*DIRECTIONS:*
Retype only what runs from the line that contains "How far between" through the last line of the listing below, both lines included.

'''

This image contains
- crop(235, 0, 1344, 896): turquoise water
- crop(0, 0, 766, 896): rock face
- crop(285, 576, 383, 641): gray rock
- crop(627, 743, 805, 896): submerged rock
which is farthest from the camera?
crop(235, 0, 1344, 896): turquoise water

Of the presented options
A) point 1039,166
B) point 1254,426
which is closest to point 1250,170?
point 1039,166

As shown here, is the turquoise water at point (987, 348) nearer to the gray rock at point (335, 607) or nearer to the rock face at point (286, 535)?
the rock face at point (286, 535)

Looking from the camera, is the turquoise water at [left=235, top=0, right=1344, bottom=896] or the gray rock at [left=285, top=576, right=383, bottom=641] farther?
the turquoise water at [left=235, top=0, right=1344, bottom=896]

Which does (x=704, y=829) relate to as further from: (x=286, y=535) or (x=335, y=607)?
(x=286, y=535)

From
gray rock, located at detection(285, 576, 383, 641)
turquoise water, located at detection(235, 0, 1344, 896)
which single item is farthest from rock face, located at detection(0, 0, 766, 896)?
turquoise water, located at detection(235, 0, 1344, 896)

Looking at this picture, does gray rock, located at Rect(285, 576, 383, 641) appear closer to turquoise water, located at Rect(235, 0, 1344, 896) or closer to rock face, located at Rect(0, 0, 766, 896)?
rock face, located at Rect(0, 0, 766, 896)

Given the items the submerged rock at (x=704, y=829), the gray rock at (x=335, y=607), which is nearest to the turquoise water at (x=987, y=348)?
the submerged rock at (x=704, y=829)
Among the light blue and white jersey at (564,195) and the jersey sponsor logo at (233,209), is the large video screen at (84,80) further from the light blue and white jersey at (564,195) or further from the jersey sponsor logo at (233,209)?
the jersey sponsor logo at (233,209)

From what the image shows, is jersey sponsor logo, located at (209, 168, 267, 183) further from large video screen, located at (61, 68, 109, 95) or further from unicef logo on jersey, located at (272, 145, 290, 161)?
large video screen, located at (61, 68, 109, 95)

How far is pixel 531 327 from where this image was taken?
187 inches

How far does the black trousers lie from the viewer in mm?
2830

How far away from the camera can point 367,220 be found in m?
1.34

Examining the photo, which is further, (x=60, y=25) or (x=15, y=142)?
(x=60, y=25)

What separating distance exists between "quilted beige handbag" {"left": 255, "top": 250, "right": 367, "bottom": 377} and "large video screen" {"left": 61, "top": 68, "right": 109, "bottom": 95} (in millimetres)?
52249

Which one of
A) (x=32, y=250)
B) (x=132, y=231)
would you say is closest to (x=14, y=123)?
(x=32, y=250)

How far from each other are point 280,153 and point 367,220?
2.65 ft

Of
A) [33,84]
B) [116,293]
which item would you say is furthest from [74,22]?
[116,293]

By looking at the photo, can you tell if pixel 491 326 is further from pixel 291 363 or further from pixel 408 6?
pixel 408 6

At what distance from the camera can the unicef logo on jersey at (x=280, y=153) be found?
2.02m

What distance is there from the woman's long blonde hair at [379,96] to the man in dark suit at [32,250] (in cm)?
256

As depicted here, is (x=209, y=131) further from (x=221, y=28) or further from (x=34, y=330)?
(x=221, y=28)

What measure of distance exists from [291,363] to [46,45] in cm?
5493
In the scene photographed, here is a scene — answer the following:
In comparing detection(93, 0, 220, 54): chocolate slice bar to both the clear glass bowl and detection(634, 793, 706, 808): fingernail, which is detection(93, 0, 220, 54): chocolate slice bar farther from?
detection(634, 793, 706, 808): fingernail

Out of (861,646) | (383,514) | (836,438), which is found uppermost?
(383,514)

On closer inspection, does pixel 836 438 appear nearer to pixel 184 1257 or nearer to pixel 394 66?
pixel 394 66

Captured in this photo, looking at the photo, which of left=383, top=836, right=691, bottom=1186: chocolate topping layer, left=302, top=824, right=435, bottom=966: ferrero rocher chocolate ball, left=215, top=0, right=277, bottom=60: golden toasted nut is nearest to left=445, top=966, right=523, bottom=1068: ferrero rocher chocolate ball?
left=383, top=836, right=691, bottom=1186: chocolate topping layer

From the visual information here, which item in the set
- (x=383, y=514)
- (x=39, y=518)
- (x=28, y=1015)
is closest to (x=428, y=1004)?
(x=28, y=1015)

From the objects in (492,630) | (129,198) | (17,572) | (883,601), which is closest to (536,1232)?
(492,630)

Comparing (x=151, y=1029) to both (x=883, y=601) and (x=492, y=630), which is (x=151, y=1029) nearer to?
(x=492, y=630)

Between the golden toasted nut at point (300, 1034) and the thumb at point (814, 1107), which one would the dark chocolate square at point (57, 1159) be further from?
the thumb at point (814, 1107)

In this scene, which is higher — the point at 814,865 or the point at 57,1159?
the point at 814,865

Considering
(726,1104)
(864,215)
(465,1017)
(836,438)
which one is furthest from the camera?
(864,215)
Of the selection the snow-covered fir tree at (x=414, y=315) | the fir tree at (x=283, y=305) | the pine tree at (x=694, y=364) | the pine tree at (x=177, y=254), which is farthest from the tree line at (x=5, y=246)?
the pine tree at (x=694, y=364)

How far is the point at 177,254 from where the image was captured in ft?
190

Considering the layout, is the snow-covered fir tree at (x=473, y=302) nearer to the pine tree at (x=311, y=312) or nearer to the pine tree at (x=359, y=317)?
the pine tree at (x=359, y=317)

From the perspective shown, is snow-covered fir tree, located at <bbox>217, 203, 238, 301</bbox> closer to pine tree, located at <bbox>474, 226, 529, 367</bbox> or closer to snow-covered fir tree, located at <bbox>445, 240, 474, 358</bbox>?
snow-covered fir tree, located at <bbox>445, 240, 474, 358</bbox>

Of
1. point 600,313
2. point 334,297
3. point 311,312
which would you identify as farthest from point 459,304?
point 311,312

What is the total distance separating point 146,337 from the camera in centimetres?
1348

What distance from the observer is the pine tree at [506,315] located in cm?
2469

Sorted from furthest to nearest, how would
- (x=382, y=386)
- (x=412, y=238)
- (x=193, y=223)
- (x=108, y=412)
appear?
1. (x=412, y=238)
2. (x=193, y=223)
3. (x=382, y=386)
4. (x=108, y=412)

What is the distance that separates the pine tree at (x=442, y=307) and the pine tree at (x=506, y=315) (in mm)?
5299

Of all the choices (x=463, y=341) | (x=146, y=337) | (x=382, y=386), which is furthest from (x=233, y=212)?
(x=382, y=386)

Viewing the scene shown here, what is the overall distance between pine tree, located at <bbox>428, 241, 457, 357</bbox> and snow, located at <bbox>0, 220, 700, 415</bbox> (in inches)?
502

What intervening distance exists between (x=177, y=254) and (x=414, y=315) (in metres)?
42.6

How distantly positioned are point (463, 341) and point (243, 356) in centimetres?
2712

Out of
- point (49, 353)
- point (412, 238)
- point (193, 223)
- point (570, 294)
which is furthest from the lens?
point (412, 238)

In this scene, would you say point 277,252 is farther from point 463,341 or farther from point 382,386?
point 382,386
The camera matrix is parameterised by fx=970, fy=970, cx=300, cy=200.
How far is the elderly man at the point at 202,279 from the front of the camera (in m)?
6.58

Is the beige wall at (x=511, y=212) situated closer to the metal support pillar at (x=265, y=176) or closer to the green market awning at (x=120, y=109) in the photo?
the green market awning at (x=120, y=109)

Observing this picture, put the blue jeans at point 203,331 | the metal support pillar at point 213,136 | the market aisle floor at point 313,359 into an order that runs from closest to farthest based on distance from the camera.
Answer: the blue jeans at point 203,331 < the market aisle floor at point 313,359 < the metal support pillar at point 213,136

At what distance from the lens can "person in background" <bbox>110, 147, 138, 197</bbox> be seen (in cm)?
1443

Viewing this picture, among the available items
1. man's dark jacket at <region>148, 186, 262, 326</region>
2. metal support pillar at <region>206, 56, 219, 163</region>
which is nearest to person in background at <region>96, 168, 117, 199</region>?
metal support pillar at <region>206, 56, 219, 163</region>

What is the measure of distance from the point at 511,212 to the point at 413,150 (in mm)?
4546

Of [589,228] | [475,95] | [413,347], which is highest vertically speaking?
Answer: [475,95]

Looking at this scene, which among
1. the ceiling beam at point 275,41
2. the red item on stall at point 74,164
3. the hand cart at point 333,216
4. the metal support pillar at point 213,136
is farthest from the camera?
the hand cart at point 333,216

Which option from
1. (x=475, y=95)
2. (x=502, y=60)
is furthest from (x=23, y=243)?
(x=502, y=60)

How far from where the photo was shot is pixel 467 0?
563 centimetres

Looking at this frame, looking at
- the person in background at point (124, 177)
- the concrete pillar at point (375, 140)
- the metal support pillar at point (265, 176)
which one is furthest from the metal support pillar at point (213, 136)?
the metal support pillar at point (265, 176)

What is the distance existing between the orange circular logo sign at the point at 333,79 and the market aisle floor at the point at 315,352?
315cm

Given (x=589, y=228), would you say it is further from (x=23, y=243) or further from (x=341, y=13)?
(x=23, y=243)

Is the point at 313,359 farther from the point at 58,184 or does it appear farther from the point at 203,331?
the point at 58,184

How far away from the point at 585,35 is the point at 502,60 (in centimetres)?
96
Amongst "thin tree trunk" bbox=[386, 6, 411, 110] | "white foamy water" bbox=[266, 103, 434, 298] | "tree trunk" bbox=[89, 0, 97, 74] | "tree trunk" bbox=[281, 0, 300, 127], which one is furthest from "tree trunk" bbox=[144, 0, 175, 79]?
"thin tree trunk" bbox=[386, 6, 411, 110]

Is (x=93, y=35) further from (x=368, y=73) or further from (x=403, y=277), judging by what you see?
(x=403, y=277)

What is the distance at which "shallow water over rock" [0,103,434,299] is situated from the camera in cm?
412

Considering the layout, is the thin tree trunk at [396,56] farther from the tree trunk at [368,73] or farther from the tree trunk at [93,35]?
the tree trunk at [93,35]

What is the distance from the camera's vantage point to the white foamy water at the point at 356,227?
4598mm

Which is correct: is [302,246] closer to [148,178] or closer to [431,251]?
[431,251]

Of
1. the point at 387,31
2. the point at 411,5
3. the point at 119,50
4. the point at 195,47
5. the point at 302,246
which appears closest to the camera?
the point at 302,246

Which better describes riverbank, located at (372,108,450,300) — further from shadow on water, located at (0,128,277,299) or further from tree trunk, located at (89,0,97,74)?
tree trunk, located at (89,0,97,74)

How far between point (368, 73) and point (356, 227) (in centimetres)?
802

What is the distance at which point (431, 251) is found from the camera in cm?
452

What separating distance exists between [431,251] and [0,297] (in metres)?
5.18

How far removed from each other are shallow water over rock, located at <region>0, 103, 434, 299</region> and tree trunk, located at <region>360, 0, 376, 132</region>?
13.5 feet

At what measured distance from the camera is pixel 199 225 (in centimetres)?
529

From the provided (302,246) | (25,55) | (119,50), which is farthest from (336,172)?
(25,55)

'''

*FULL OUTPUT:*
How far between point (368, 73) and point (356, 227) (in centimetres)?
802

What is the distance at which point (431, 251) is found from the camera in cm?
452

What separating distance exists between [431,251] and [0,297] (in metres)?
5.18

How far removed from each other are shallow water over rock, located at <region>0, 103, 434, 299</region> and tree trunk, located at <region>360, 0, 376, 132</region>?
13.5 feet

At what measured distance from the camera is pixel 199 225 (in centimetres)?
529

From the provided (302,246) | (25,55) | (119,50), which is farthest from (336,172)?
(25,55)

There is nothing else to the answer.